● **WORK TO COMPLETE**: Further down are entries; set down exactly and only the lines from the one with "Impressionen vom Reiterhof" up to and including the one with "Sterling silber herren", dropping each picture.

● **RECORDS PROVIDED**:
▬▬▬
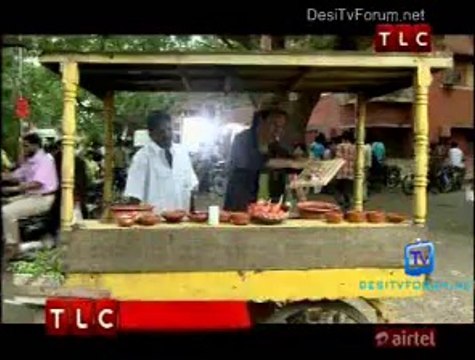 World Cafe Asia 28th May 2014 Video Watch Online Pt1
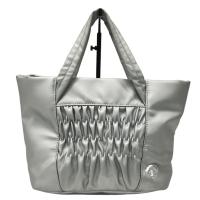 DESCENTE GOLF �f�T���g�S���t  �J�[�g�o�b�O  �O���[�n �����N�FB �y���Áz�S���t�E�F�A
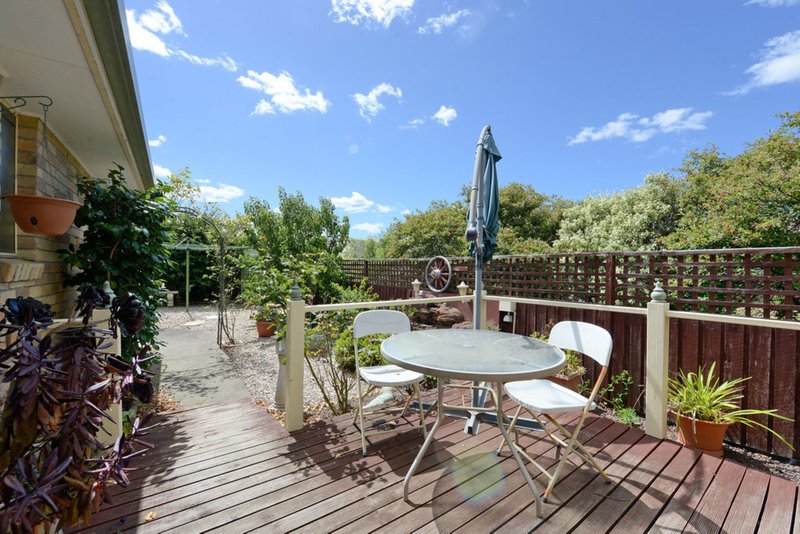 Photo - 2 Greenhaven Court, Sorell TAS 7172 - Image 3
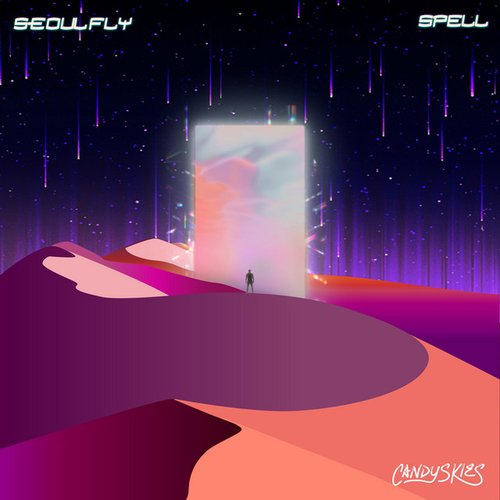 Spell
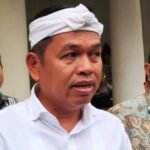 Tragedi Tambang Longsor di Cirebon: Dedi Mulyadi Ungkap Fakta Mencengangkan dan Cabut Izin Tiga Yayasan gubernur jabar dedi mulyadi 1748486246950 169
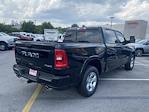 2025 Ram 1500 Crew Cab 4x4 Pickup for sale #J250793 - photo 8
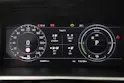 Land Rover Range Rover Sport 2.0 P400e HSE Dynamic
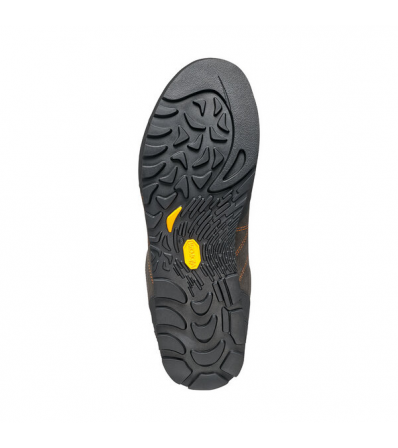 Scarpa Crux Shoes GTX W's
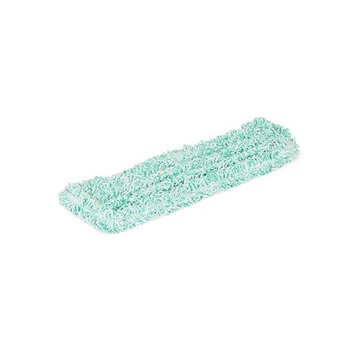 Greenspeed X Mop
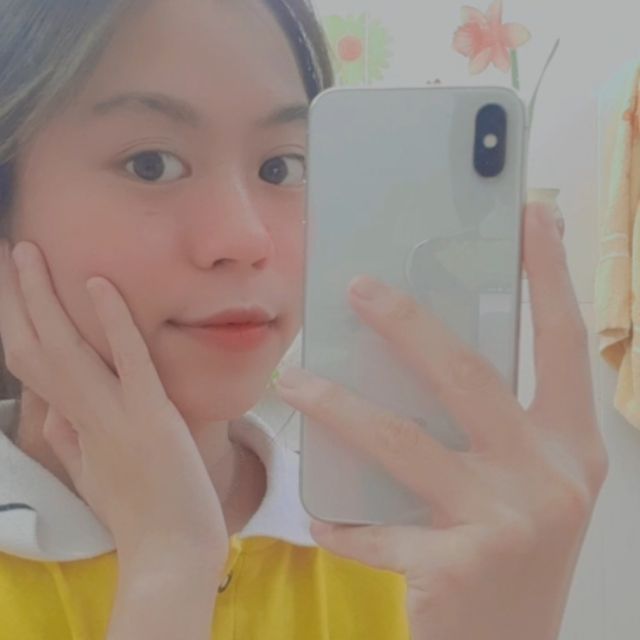 Suki_Bong196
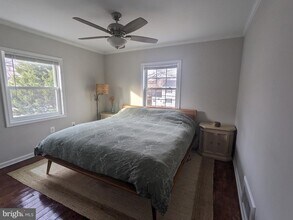 4913 Lackawanna St in College Park, MD - Building Photo - Building Photo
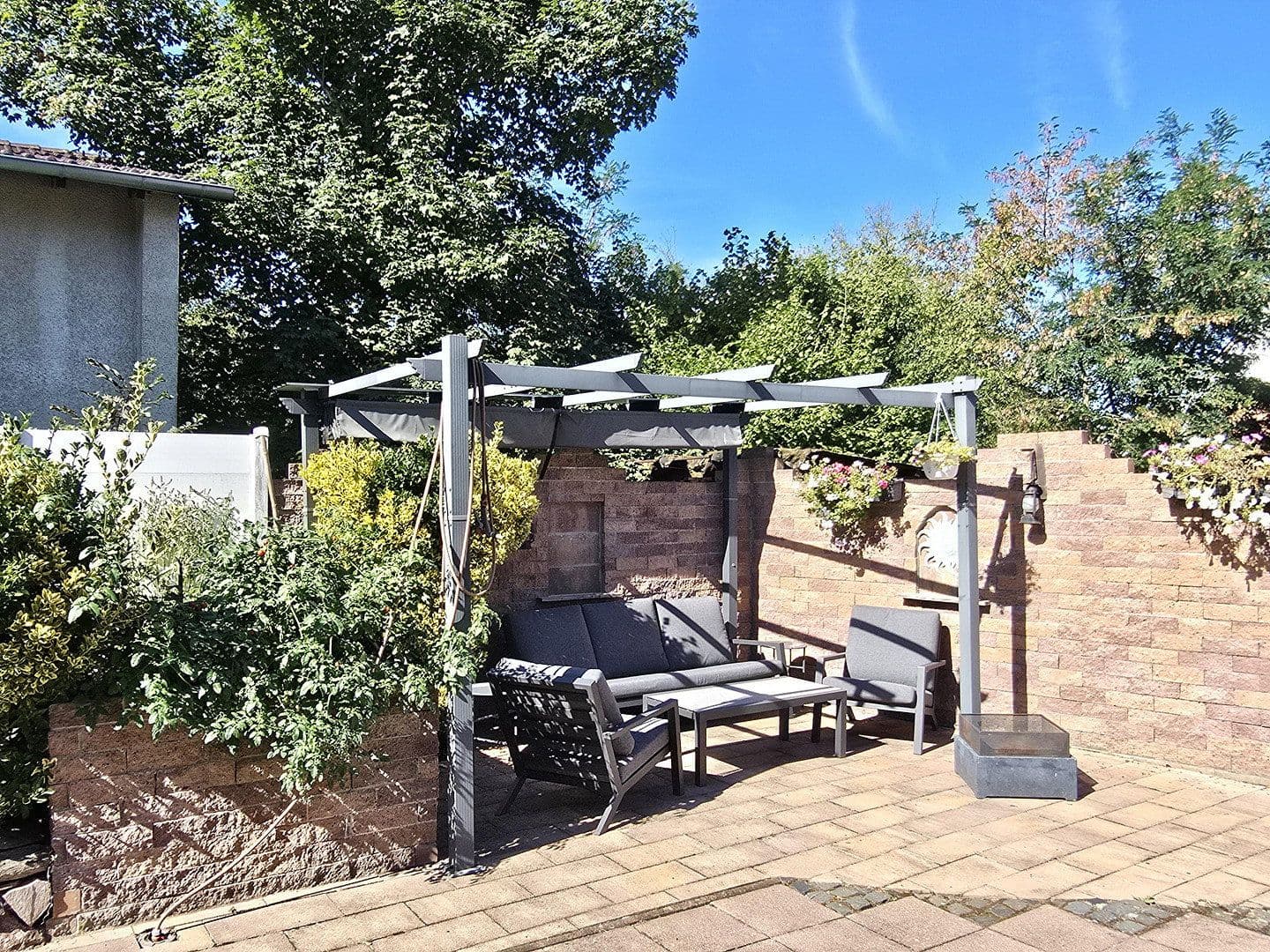 house for sale, 310 m², Rodenbach, Hesse house for sale, 310 m², Rodenbach, Hesse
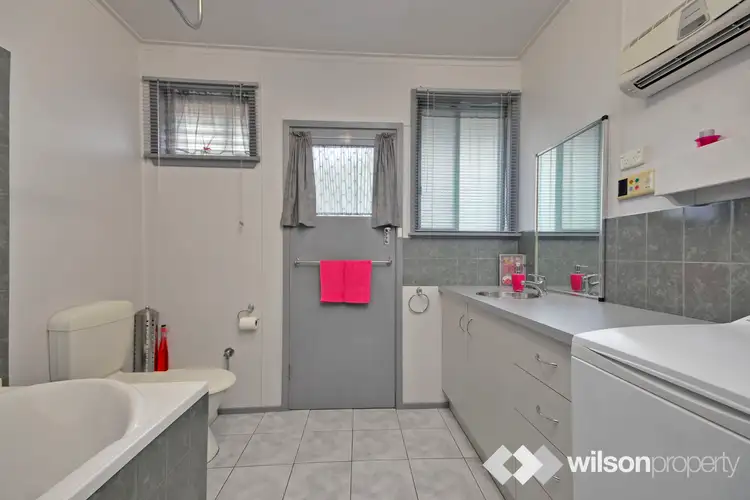 Seventh view of Homely unit listing, 1/3 Leila Street, Traralgon VIC 3844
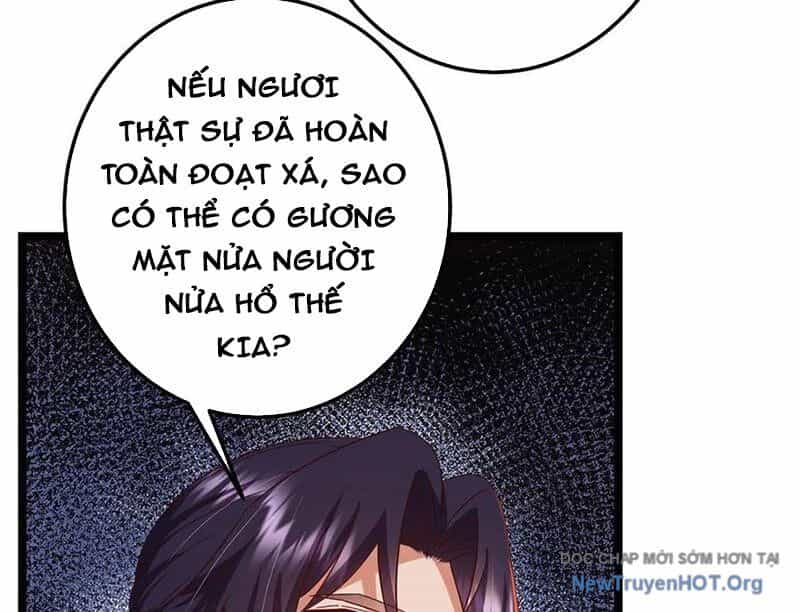 Chưởng Môn Khiêm Tốn Chút - Chương 523 - ảnh 29
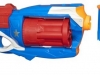marvel-avn-captain-america-blaster-a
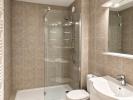 Apartment TALANT 
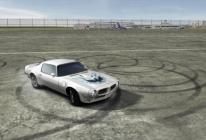 Enthusia: Professional Racing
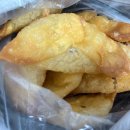 철이만두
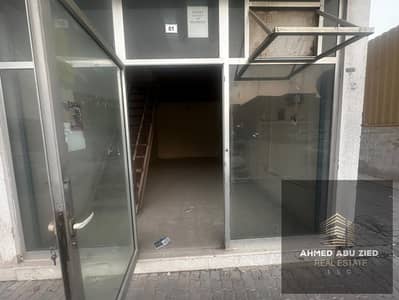 Warehouse zum Miete in Al Rashidiya, Ajman - WhatsApp Image 2026-10-01 at 23.59. 50 (1). jpeg Warehouse zum Miete in Al Rashidiya, Ajman - WhatsApp Image 2026-10-01 at 23.59. 50 (1). jpeg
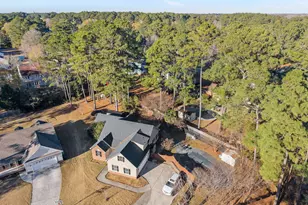 104 Dundee Ct, Jacksonville, NC 28546 - Photo 39
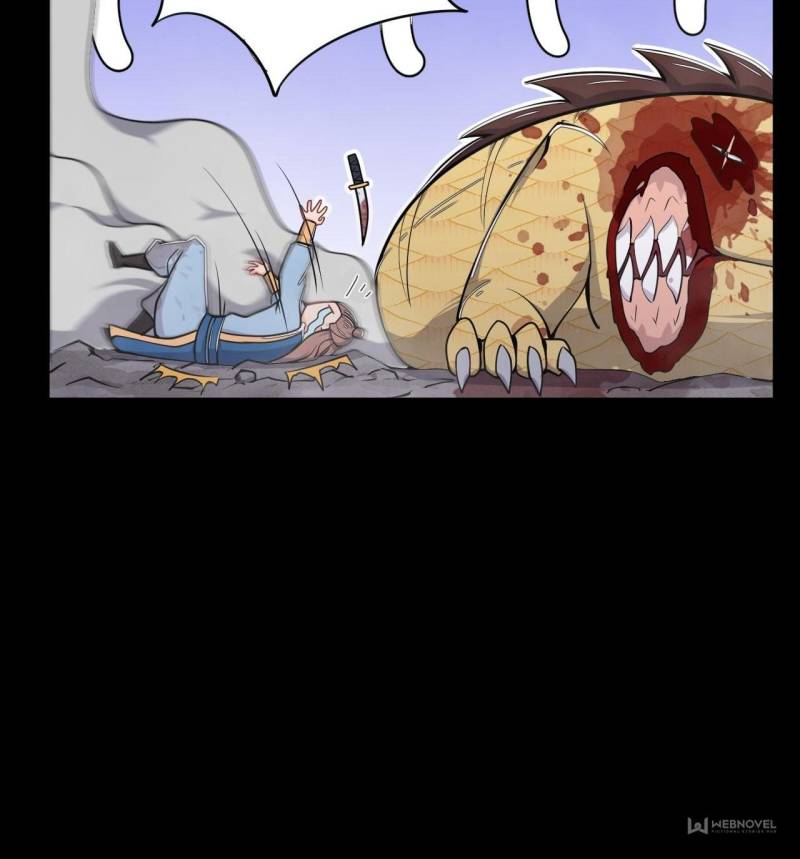 Page 41 of Chapter 54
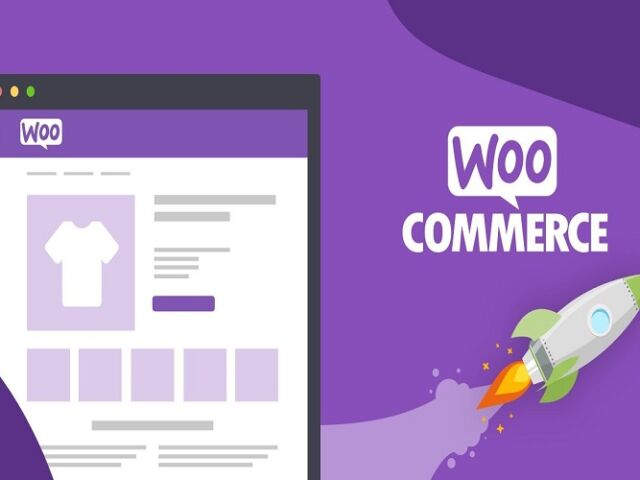 WooCommerce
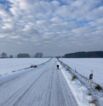 Impressionen vom Reiterhof Jaddatz in Ziemitz am Peenestrom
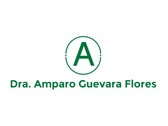Dra. Amparo Guevara Flores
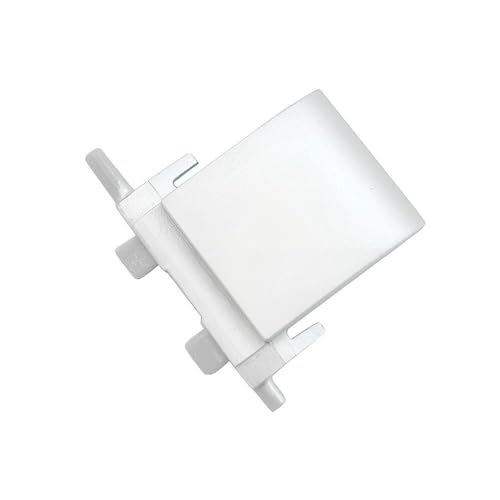 Funda Dell Pro 16 Plus plateada Zahara con ajuste exacto para modelo PB16250 2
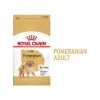Royal Canin Pomeranian Adult - Hundefutter 2 Royal Canin Pomeranian Adult - Hundefutter -Haustierprodukte royal canin pomeranian adult hondenvoer 168909 0500 none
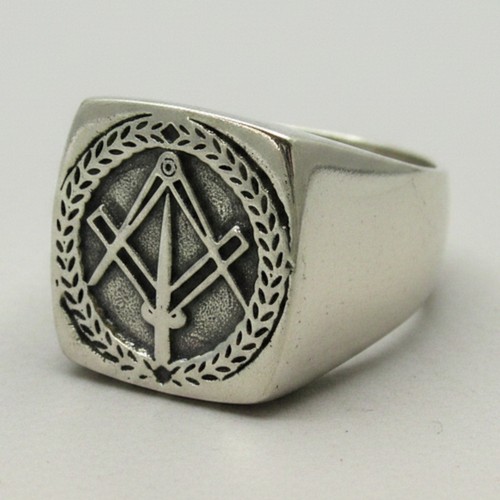 Sterling silber herren - sterling,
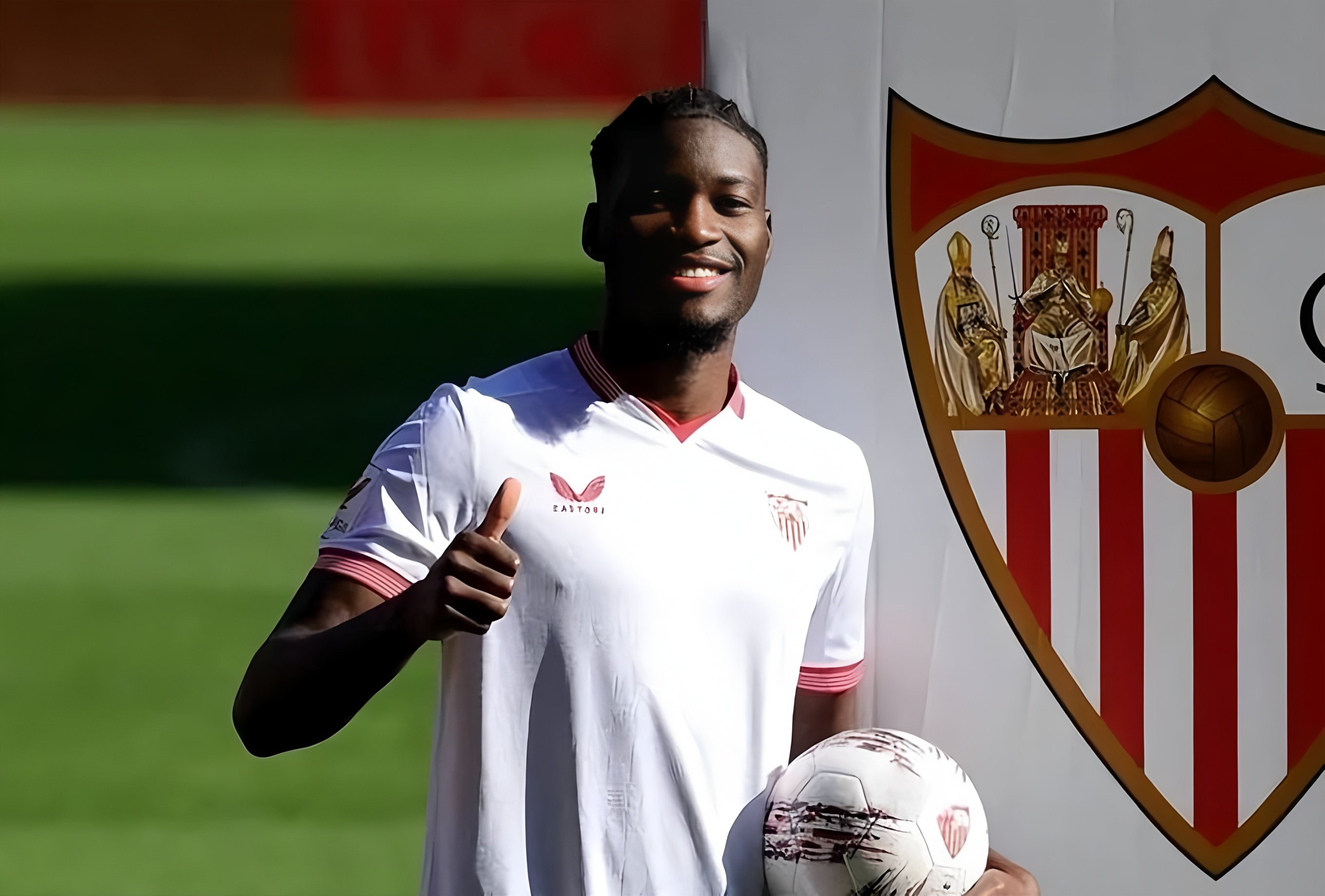 PG-姆巴佩在西班牙队比赛中爆冷，问鼎冠军引发热议！的简单介绍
▬▬▬
● **OUTPUT**:
 Impressionen vom Reiterhof Jaddatz in Ziemitz am Peenestrom
Dra. Amparo Guevara Flores
 Funda Dell Pro 16 Plus plateada Zahara con ajuste exacto para modelo PB16250 2
Royal Canin Pomeranian Adult - Hundefutter 2 Royal Canin Pomeranian Adult - Hundefutter -Haustierprodukte royal canin pomeranian adult hondenvoer 168909 0500 none
 Sterling silber herren - sterling,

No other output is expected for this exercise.